Fig. 5. Calibration of virtual population with clinical data.

a Differences of ET-1 production rate, and number of SMCs between WHO functional class categories for 100 sampled FREEDOM-M virtual trials. Positive differences indicate larger values in FC III/IV than I/II. Bolded colors represent significant differences (Wilcoxon rank-sum test p < 0.05). Values for ET-1 production rate are shown as log10 differences. b Hodges–Lehmann median difference in 6MWD between treatment and placebo arms for 100 sampled FREEDOM-M trials at week 12 (median difference shown with gray dots, horizontal bars correspond to 95% confidence intervals). Trials are sorted by the lower bound of the 95% CI, and the median sampled trial is highlighted in blue. Results from the FREEDOM-M trial are shown in red. c Hodges–Lehmann median difference in 6MWD between treatment and placebo arms for all fitted trials. Gray regions correspond to 95%CI across 100 trials, with the median trial in blue. Trial data is shown in red. d Probability of a significant 6MWD treatment effect in our sampled virtual trials for each fitted arm. Significance of the real trial is indicated by orange (significant) or blue (not significant).

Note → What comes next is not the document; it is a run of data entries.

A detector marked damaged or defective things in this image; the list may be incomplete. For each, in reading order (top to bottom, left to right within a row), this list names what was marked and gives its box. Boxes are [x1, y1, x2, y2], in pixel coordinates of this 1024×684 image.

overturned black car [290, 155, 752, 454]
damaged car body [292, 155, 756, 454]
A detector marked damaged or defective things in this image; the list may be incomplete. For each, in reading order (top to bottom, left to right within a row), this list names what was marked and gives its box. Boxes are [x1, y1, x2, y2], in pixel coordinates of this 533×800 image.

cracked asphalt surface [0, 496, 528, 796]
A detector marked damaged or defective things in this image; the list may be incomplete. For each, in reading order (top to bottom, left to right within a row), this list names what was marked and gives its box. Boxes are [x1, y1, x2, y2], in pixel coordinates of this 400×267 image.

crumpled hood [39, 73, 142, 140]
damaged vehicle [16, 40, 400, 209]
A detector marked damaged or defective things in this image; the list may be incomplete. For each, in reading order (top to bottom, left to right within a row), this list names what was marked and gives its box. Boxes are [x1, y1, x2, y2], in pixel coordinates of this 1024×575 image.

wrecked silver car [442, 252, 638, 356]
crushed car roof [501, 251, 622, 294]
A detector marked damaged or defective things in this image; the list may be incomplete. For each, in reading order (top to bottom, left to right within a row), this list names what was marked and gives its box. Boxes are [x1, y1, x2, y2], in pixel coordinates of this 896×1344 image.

Fig. 6. Prediction of FREEDOM-EV clinical data.

6MWD treatment effects for 100 sampled virtual trials corresponding to the combination therapy trial FREEDOM-EV. Treatment effects are estimated with mixed model for repeated measures (MMRM). Gray regions correspond to 95% CI across 100 trials, with the median trial in blue. Clinical trial data is shown in red.

Fig. 7. Patient response by trial inputs.

a Pearson correlation coefficients between population variables and change in PVR relative to placebo across the 4909 patients in the FREEDOM-C, -C2, and -EV plausible populations are shown, with orange indicating positive correlation and blue indicating negative correlation. Correlation values are shown for those whose absolute values exceed 0.2. Population enrichment strategies in which virtual patients have been filtered according to ET-1 and PGI₂ production rates (enriched population), with removal of dual (ERA and PDE5i) background therapy in resimulations of the FREEDOM-C (b) and -C2 (c) trials.